Después de toda una mañana en Barajas y un por fin tranquilo vuelo, aterrizo en París Orly y cojo el tren hacia la Place d’Italie. Él me espera allí. Dejamos la maleta en el minúsculo y luminoso hotel, y todo parece por fin estar bien.
Paseamos por peatonales empedradas, gente y restaurantes de todo tipo.
Cenamos magret de pato y helado italiano. Encontramos una heladería que tiene dos sedes: Tokio y París. El helado no nos impresiona muchísimo porque ya hemos probado el cielo del helado (¡Roma!) y el resto son sólo la tierra del helado. De nada sirve quejarse, porque somos felices y el helado está bueno.
Escribo en mi diario de viaje, una Moleskine Paris pijísima que quedará casi vacía:
19/09/2008
«Paris doesn’t care if we’re happy or not, but it’s there and it’s nice to walk around, chillier than Spain, and we’re ALONE, and WALKING, and TALKING, and the world is just fine and so is Paris, filled with French people and all».
Por fin.
—*—
A la mañana siguiente desayunamos al sol cruasanes con café olé en la misma Place d’Italie. Nos lo tomamos con calma: el día estaba claro y la temperatura dentro de la cafetería era muy agradable. Por una vez, yo no tenía que traducir para nadie: de hecho, él traducía para mí, lo cual era una novedad sorprendente. Podía descansar. Podía dejar de correr.
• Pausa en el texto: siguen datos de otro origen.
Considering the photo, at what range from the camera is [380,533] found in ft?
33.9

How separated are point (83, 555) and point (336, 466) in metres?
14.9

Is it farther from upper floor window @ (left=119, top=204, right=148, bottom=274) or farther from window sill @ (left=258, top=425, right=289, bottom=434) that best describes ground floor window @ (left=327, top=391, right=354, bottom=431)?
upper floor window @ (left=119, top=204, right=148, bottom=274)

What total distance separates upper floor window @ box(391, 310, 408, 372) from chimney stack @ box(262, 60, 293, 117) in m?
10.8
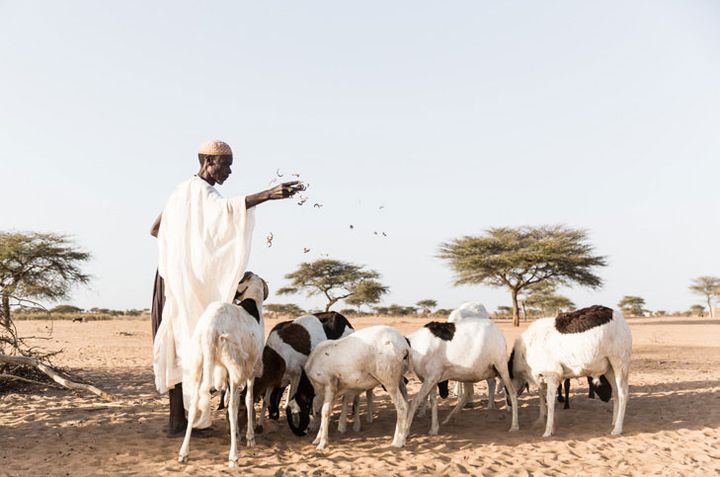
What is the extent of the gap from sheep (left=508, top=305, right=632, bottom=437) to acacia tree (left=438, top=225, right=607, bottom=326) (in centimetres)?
2890

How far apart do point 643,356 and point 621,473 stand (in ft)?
47.9

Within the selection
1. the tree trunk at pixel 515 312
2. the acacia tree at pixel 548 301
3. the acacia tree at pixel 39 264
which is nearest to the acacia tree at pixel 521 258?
the tree trunk at pixel 515 312

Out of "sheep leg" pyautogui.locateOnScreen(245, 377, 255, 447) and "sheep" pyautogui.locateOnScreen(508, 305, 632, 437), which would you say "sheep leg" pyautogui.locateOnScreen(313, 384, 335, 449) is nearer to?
"sheep leg" pyautogui.locateOnScreen(245, 377, 255, 447)

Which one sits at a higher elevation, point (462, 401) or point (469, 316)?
point (469, 316)

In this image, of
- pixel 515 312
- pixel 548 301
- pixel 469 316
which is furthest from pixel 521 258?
pixel 469 316

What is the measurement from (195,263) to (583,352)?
14.9ft

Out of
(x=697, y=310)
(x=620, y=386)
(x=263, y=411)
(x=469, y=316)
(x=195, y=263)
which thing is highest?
(x=195, y=263)

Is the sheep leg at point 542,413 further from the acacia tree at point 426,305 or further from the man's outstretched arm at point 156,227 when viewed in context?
the acacia tree at point 426,305

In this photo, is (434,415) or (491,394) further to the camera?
(491,394)

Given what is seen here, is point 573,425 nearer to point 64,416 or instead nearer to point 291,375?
point 291,375

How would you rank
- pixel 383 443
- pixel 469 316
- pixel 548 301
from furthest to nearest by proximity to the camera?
pixel 548 301 < pixel 469 316 < pixel 383 443

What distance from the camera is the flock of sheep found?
21.9 feet

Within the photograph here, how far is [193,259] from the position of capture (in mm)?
6441

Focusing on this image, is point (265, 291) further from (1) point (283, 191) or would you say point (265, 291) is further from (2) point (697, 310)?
(2) point (697, 310)
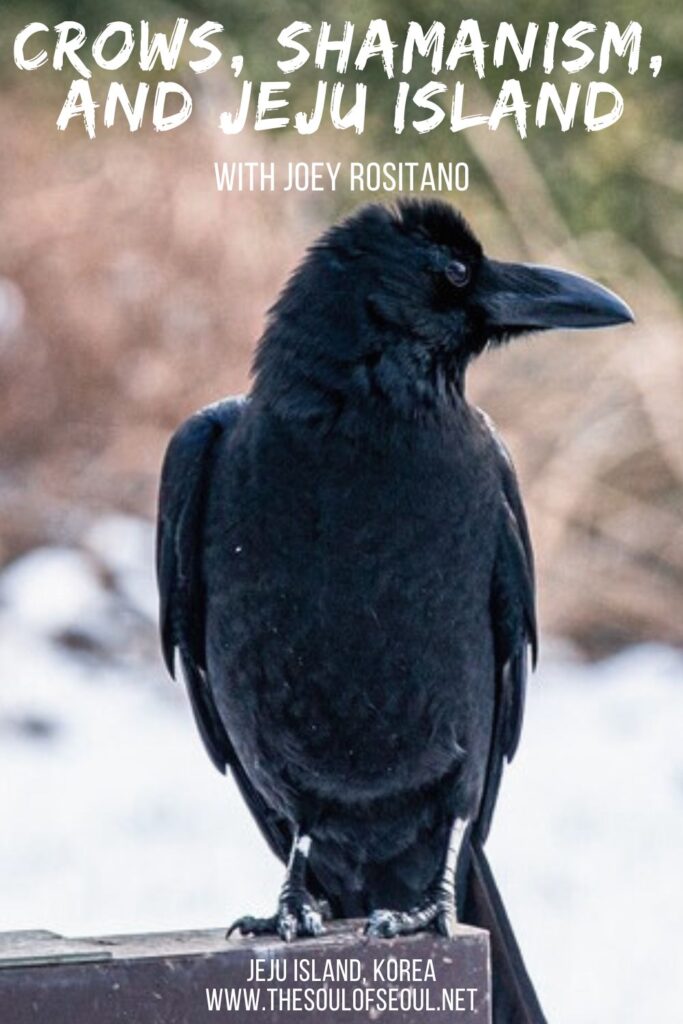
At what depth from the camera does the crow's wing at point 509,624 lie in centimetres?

—¿Llamaste a tus padres al final?
—¿Que si les llamé? No, ¿por qué?
—Nada, por lo de las pruebas de tu abuela.
—Ah, lo de las pruebas. Llamaré.
Fuimos a la torre Eiffel. Salimos del metro a un paseo agradable (junto al Sena, qué tipicoso). Hacía un día claro, soleado, una temperatura fantástica. Era como caminar dentro de una postal.
—¿Llamaste a tu madre al final?
—No, no la he llamado aún.
—Quizá sí que deberías llamar. Creo que tu abuela tiene una biopsia este fin de semana, está en el hospital.
—Sí, era algo así. Vale, la llamo ahora mismo.
…
—¡Hola mamá! Adivina qué tengo delante… ¡La torre Eiffel! —Estaba preciosa sobre fondo azul, tan gris y tan grande. No es de esos monumentos que te decepcionen porque los esperabas más grandes, o de un color diferente, o rodeados de otro ambiente. No, la torre Eiffel es como te la imaginas. Enorme, protagonista, intrincada. Una gran flecha apuntando hacia arriba, como una invitación a mirar hacia arriba y dejar la mente vagar.
—Sí, hija, bien.
Oh, oh.
—¿Pasa algo? Me ha dicho Pablo algo de unas pruebas de la abuela, ¿es por lo de la úlcera?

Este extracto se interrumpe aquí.